Et puis, l’analyse des micros magnétiques que l’on avait faite durant ces dernières années nous a tendu une solution bien plus simple : il fallait juste ouvrir les yeux. Au lieu de faire un capteur large bande ultra complexe, on va rendre les micros magnétiques large bande. Et ça, on sait le faire.


Donc l’Exchanger, qu’est-ce que c’est ? Eh bien normalement si vous avez suivi, vous avez compris.
 
En gros, c’est un outil qui va aplatir et élargir la réponse fréquentielle de n’importe quels pickups en entrée pour refaire d’autres réponses derrière. Tout se passe en analogique. Il y a 2 réglages qui permettent de peaufiner la correction des pickups en entrée, en fonction de ceux-ci et du câble que vous avez. Et un réglage de level qui normalement est utilisé pour augmenter ou baisser le niveau de sortie des presets en fonction de la pêche qu’a le micro en entrée.
Après vous en faites ce que vous voulez. Un true bypass et un switch pour faire défiler 8 presets qui correspondent à des familles de pickup. Sauf le dernier, que j’apprécie particulièrement, mais qui ne réagit pas toujours bien suivant la configuration matérielle. C’est une sorte de mélange de micro magnétique et de piezo. Si j’ai un exemple à fournir qui illustre ma pensée c’est celui-ci. Pour info, c’est branché dans un Roland Cube sans simu avec un poil de delay et direct dans la carte son.

Quelle est la particularité, la valeur ajoutée de tes fabrications ?
Indépendamment de « marketer » l’Exchanger comme un outil qui permet de faire sonner des micros comme des autres, personnellement j’aime dire qu’il « débride » les possibilités d’un micro (quel qu’il soit), d’où le pickup enhancer!

Le caractère d’un micro ca dépend de lui mais aussi du câble,  du nombre et de la valeur des potentiomètres et du reste branché derrière lui. Et tout ça, c’est imbriqué.

Par exemple, un single coil de 5 Henry avec un câble de 3m (disons 300pF pour un bon câble) va avoir un pic de résonnance autour de 4.1kHz et aura une réponse fréquentielle propre. Et si ce micro est relié à un volume et/ou à un tone, cela altère aussi la hauteur pic de résonnance. Comme tu es obligé d’avoir un micro, un câble et qu’un bouton de volume c’est pratique, eh bien le résultat, il est figé comme cela. Et si tu veux changer eh bien faut changer au moins un élément de cette chaine, sachant que le micro a quand même une bonne part.

* **OBJECTIFS**
1) Relevez dans l'extrait sur l'Exchanger toutes les valeurs chiffrées qui sont suivies d'une unité de mesure.
2) Recopiez, s'il vous plaît, le passage de l'extrait sur l'Exchanger allant de « Par exemple, un » à « une bonne part. ».

* **MATÉRIEL FOURNI**

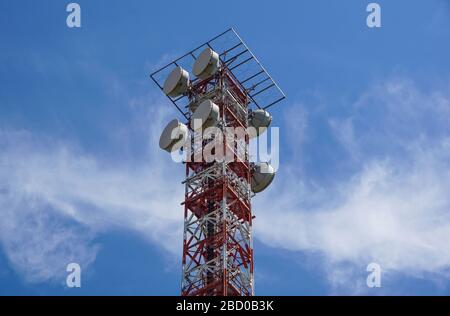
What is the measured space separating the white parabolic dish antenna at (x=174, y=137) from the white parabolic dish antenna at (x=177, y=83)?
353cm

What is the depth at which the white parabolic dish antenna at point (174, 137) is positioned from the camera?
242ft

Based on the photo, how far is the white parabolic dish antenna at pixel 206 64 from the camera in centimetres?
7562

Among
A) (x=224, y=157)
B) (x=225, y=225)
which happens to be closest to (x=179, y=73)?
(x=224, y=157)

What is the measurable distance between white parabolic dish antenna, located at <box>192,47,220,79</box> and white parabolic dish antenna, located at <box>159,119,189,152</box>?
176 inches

---

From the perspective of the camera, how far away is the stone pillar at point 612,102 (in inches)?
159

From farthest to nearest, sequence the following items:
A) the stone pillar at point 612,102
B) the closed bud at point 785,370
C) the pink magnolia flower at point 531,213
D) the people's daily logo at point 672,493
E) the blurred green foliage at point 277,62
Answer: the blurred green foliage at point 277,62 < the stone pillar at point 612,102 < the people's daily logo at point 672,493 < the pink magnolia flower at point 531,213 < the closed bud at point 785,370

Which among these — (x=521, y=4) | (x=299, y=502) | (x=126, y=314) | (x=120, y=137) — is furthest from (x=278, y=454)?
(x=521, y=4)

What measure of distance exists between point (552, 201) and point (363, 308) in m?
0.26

---

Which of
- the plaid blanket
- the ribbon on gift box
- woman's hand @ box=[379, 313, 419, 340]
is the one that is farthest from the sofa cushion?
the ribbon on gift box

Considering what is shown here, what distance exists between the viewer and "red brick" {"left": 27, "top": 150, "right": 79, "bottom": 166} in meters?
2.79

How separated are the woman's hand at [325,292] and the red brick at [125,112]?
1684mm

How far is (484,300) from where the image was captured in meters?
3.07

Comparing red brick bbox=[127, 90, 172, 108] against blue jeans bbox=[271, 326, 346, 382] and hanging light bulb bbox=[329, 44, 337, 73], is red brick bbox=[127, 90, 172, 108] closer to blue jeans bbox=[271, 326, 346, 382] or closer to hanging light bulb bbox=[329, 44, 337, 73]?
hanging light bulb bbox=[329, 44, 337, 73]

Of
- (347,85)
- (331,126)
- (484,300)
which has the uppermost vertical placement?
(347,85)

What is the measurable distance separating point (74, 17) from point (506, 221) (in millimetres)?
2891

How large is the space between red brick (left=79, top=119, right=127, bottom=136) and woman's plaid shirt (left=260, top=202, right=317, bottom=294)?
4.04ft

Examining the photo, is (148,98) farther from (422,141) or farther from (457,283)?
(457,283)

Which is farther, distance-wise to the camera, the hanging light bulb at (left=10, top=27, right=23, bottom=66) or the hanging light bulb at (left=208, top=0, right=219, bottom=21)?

* **RÉPONSES PAR TÂCHE**
1) 5 Henry, 3m, 300pF, 4.1kHz

2)
Par exemple, un single coil de 5 Henry avec un câble de 3m (disons 300pF pour un bon câble) va avoir un pic de résonnance autour de 4.1kHz et aura une réponse fréquentielle propre. Et si ce micro est relié à un volume et/ou à un tone, cela altère aussi la hauteur pic de résonnance. Comme tu es obligé d’avoir un micro, un câble et qu’un bouton de volume c’est pratique, eh bien le résultat, il est figé comme cela. Et si tu veux changer eh bien faut changer au moins un élément de cette chaine, sachant que le micro a quand même une bonne part.